HNIs Invest in Ultra Short Term MFs

 

Ultra short-term bond schemes by mutual funds are in vogue among savvy investors these days as firming money market rates due to tight liquidity have boosted returns. This category has given an annualised return of 8.4% over the last fortnight, and fund managers expect rates to firm up over the next few days.
 
HNIs looking to optimise returns and avoid volatility around the Budget are using ultra short-term funds.
 

Over the last fortnight, 1-year certificate of deposit (CD) rates have risen 30 basis points to around 8.85%.Wealth managers said rich investors who partly booked profits in equities before the Union Budget this Saturday are parking their money in these ultra short term bond schemes.

According to fund managers, money market rates typically peak out in February and March, and then come down in the new financial year as liquidity improves. Corporates and individuals withdraw funds to pay year-end taxes that lower liquidity, leading to a spurt in short-term rates.

Given the duration of the fund, investors could earn anywhere between 9-11%, for a timeframe of 45 days to 90 days.

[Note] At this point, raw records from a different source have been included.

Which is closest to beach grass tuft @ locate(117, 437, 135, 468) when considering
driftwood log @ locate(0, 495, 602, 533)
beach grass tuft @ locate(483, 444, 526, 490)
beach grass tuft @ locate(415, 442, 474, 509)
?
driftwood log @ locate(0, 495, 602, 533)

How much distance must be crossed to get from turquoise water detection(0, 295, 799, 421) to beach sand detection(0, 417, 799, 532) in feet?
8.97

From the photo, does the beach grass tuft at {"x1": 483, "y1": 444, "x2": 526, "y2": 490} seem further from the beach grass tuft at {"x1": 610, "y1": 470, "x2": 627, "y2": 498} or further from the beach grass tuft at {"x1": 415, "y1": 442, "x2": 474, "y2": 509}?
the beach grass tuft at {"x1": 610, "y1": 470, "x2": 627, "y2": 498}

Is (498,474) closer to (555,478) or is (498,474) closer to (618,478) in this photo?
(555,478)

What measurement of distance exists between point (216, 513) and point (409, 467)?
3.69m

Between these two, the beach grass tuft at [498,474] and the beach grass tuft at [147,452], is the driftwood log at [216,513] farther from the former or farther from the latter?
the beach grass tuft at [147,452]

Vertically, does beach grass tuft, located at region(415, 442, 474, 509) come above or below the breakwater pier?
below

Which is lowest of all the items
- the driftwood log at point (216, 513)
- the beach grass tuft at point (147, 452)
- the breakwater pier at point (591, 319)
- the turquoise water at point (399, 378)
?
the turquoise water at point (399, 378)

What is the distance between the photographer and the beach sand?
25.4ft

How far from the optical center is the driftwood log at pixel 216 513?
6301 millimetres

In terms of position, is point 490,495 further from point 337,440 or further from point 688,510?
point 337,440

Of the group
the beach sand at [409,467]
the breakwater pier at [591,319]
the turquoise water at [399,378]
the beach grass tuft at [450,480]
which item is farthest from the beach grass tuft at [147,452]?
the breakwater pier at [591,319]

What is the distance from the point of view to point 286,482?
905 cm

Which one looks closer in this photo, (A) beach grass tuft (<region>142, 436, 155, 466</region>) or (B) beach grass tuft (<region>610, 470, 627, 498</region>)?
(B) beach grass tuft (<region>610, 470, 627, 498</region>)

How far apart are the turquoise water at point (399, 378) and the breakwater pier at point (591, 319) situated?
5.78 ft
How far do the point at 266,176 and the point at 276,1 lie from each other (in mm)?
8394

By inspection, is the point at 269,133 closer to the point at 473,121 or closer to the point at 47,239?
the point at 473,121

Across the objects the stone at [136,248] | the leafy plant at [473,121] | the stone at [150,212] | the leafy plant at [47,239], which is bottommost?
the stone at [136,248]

As the year ends and the new financial year sets in, liquidity will improve as government spending will set in the new financial year. In addition, demand for credit during first quarter of the financial year is low and deposit growth outpaces credit growth. This helps in easing system liquidity during this period.

Ultra short-term funds will generate higher accrual income from elevated money market rates and also generate capital appreciation once money market rates start falling, said fund managers The government is running huge surplus in its account with RBI. The surplus will only shore up further owing to government raising over Rs 250 billion (cash inflow as part payment) through spectrum auctions, stake sales of PSUs and advance tax collections in March. On the other hand the government will curtail spending to keep fiscal deficit in check at 4.1% of GDP given that deficit has already crossed 100% of budget as of December 2014.